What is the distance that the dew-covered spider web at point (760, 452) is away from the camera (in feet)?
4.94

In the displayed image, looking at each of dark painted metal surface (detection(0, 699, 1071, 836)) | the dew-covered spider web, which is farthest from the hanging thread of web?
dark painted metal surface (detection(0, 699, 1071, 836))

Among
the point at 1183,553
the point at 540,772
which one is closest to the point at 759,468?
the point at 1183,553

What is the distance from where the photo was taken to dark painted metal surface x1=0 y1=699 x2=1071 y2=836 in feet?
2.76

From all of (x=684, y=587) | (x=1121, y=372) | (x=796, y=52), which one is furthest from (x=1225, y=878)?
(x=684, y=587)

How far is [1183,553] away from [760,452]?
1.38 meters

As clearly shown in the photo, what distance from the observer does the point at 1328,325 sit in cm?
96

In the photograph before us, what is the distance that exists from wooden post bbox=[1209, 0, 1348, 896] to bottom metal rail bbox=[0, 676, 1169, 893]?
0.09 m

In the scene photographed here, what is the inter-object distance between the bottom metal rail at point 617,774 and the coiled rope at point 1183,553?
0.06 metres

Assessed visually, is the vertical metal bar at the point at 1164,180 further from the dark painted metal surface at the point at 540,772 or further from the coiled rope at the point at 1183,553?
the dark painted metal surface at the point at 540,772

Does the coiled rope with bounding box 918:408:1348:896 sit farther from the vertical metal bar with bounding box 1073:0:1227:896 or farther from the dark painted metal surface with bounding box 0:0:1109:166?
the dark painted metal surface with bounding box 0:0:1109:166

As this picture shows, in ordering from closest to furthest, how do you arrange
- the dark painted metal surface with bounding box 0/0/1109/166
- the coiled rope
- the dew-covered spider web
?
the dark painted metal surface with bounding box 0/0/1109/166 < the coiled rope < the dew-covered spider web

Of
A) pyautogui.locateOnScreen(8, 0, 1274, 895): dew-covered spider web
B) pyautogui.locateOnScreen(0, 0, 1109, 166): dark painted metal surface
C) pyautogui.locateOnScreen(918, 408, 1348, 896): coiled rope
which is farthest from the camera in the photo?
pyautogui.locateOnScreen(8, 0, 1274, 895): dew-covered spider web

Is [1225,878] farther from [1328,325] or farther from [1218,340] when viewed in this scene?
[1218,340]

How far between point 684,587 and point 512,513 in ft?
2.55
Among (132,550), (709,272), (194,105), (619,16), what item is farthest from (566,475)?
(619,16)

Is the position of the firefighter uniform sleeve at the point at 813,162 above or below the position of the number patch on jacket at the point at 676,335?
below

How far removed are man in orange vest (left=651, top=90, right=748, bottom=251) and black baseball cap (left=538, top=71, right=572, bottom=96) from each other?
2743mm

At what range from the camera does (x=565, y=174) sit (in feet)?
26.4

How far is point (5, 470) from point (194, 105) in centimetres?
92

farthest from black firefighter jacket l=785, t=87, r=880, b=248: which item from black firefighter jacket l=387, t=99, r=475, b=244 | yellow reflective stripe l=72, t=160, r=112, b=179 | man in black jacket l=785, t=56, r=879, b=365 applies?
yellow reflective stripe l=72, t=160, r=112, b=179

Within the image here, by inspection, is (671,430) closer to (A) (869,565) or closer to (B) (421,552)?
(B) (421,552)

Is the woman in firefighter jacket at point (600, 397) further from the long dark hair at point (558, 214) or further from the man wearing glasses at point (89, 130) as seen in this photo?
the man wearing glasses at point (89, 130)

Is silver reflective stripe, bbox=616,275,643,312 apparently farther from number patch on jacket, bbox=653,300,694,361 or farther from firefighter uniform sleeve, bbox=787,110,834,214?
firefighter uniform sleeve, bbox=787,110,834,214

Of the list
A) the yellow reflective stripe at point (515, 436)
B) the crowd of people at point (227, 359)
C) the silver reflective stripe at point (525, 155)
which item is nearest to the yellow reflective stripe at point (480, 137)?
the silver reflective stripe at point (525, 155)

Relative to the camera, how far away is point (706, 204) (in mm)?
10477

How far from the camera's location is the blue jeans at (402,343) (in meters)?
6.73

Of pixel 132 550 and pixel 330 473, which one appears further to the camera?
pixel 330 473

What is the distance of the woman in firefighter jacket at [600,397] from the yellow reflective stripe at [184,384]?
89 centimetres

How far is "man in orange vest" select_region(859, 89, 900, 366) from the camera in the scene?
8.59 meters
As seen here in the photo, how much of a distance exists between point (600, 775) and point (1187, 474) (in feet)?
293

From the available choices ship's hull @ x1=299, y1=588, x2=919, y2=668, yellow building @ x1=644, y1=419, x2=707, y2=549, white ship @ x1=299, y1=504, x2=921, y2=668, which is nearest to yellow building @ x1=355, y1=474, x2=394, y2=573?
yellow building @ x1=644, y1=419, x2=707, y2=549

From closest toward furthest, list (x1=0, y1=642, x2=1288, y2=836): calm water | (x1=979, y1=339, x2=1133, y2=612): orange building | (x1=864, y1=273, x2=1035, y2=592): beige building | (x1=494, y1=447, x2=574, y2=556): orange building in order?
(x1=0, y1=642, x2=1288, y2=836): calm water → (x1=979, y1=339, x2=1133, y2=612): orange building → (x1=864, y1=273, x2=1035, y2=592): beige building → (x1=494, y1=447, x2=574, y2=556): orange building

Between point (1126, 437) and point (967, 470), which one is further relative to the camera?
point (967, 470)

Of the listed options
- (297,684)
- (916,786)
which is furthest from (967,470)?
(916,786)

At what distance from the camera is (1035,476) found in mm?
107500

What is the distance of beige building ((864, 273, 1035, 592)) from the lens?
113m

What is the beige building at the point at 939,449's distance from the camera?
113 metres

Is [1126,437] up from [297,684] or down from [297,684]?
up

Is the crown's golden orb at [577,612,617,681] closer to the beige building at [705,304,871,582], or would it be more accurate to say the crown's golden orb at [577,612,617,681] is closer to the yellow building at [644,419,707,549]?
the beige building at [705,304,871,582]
_ _ _ _ _
Return every line of the entries without changes, starting at the line that contains "What is the beige" and continuing through the last line of the entries, with both ends included.

■ Finished task
What is the beige building at the point at 939,449's distance from the camera?
113 metres

Is [1126,437] up from [297,684] or down from [297,684]?
up

Is the crown's golden orb at [577,612,617,681] closer to the beige building at [705,304,871,582], or would it be more accurate to say the crown's golden orb at [577,612,617,681] is closer to the yellow building at [644,419,707,549]?
the beige building at [705,304,871,582]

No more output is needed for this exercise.